When the errors are that lopsided, the design is forced. You build toward catching the real match even at the cost of more false hits, because false hits are recoverable and missed matches are not. And you structure the matching in tiers rather than a single threshold. An exact match is a hit. A match after normalizing both names to a standard form is a hit. A close fuzzy match above a high similarity threshold is a probable hit, surfaced for review. A weaker similarity is a possible match, also surfaced, never silently dismissed. The dial is not one setting. It is a graded ladder, and the lower rungs route to a human rather than to a decision.

{
  "decision": "review",
  "rule_family": "SANCTIONS",
  "match": {
    "input": "ACME Trading FZE",
    "matched_to": "ACME Trading (F.Z.E.)",
    "list": "OFAC SDN",
    "method": "normalized_then_fuzzy",
    "score": 0.91
  },
  "message": "Probable match to a listed party after name normalization. Do not proceed; route to sanctions compliance for disposition.",
  "checked": true
}

The screen does not declare a violation on a fuzzy match. It declares a probable match and hands it up, because the judgment of whether a 0.91 similarity is the same entity belongs to a person. What the screen guarantees is that the match was not missed.

Fail closed, because the gap is the violation

The most important behavior is what happens when the screen cannot run. The list is briefly unreachable. A name cannot be resolved to anything. The data is incomplete. The tempting response, the one that keeps a queue moving, is to treat "no match found" as "clear." That is exactly the false clear the whole system exists to prevent, because "no match found" and "could not check" are different statements, and only one of them is safe.

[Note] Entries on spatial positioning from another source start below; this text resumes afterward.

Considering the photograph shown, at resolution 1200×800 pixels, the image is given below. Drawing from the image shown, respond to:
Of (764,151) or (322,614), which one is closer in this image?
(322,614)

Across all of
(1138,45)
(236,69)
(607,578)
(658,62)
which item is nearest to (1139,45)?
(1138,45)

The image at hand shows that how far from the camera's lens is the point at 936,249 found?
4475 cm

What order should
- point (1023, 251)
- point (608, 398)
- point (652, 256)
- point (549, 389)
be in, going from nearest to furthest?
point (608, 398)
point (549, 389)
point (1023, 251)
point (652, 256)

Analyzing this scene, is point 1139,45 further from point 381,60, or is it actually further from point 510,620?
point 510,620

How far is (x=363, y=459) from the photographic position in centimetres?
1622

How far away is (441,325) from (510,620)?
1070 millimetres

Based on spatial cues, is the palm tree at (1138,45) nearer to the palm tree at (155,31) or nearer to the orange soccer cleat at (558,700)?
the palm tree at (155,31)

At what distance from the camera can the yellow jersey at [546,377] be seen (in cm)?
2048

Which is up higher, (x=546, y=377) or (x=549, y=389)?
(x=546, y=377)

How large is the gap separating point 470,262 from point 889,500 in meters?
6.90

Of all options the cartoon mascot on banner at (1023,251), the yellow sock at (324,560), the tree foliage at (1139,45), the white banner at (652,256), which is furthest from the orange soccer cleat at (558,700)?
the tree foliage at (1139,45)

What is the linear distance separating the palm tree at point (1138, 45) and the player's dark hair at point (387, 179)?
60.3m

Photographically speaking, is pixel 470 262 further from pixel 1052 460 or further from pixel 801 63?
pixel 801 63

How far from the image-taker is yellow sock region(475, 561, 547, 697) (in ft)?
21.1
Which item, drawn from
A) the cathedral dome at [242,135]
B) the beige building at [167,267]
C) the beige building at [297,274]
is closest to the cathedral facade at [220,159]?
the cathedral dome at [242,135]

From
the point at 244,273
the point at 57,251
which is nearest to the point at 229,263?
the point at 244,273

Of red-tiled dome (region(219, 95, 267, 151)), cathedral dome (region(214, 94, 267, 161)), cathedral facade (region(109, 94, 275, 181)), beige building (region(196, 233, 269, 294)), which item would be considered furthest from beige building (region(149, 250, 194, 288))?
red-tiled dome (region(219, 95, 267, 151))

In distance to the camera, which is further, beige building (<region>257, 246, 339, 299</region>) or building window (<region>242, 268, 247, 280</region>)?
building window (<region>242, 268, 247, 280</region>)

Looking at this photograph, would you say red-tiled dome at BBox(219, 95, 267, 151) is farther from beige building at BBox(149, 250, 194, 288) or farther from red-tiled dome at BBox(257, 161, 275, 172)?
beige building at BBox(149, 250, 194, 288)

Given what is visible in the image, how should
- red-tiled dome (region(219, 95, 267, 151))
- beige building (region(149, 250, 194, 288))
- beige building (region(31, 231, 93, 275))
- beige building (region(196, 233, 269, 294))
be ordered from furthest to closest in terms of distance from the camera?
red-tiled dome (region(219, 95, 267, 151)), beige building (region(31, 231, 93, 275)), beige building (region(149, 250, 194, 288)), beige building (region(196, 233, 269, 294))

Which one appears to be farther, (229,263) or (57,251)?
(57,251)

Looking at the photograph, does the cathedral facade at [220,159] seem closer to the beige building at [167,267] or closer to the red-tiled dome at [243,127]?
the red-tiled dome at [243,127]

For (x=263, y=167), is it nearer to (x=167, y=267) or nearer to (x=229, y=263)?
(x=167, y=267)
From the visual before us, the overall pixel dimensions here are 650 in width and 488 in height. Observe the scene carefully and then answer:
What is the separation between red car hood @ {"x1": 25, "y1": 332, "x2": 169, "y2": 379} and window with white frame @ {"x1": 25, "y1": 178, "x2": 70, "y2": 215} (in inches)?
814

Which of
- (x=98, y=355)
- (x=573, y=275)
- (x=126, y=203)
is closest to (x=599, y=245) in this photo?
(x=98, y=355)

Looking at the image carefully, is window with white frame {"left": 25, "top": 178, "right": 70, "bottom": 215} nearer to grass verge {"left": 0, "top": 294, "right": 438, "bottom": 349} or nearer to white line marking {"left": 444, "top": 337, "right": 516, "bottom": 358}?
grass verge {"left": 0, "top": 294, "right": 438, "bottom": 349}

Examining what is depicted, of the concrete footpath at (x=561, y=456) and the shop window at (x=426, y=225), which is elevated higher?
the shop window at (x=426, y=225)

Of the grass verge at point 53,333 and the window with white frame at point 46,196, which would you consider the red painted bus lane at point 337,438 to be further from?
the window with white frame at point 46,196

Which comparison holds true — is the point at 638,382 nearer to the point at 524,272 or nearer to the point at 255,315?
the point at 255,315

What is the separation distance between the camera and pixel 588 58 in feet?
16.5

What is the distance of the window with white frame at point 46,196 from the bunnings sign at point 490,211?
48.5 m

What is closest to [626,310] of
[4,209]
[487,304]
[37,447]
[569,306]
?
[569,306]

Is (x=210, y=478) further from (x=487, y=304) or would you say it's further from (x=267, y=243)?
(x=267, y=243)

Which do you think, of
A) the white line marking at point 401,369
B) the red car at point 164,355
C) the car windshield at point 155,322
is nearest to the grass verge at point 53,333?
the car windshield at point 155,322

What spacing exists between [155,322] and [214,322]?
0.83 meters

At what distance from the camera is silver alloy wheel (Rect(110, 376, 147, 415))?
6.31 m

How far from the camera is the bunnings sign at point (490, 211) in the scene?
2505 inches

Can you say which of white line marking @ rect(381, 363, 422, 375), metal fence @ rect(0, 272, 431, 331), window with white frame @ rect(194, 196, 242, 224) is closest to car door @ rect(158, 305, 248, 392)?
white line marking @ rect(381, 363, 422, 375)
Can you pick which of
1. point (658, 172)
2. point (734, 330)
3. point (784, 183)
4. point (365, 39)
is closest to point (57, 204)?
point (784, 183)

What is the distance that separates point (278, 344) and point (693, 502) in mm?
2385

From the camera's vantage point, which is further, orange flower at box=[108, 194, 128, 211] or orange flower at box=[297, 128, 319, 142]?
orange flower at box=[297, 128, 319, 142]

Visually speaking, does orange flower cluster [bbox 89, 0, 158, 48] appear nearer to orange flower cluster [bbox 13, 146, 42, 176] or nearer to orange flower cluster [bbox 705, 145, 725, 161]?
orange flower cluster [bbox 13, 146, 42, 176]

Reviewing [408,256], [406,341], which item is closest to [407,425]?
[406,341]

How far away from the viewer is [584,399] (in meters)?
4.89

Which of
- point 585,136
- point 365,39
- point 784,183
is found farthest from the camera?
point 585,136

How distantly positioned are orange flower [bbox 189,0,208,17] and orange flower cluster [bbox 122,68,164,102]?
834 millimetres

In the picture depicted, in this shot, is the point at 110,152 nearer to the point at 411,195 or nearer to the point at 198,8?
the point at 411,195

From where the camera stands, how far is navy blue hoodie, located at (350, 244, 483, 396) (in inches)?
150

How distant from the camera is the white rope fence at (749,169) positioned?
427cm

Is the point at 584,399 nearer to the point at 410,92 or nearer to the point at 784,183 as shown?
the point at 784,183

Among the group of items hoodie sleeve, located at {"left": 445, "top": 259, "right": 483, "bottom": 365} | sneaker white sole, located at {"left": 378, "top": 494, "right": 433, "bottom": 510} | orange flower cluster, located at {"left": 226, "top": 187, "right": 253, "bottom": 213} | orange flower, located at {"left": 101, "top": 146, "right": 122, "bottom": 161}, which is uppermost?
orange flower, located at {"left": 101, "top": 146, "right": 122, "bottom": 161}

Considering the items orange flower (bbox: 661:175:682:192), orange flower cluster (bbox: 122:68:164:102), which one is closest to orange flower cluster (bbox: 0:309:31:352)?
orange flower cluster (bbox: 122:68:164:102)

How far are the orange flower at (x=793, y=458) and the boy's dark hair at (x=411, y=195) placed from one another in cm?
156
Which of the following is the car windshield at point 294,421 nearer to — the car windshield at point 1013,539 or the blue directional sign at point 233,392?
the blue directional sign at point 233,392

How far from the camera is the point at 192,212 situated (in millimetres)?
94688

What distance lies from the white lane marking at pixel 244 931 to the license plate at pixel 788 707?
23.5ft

So a sanctions screen fails closed. When it cannot complete the check, it does not report the party as clear. It reports that screening could not be completed, and the transaction holds for review. A party you could not screen is not a party you have cleared. In sanctions more than anywhere, silence is not a clean result. It is an unchecked one, and an unchecked party is precisely how a sanctioned one gets through.

The point

Sanctions screening is the clearest case that a lookup and a decision are different things. The names are messy, the right match is usually inexact, and the party worth catching is the one disguising itself. The asymmetry between a false hit and a missed match dictates the entire design: graded matching that errs toward catching, fuzzy matches routed to people rather than dismissed, and a hard refusal to treat "could not check" as "clear." Get any of that wrong and the screen looks like it is working right up until the one match it should have caught is the one it quietly let pass.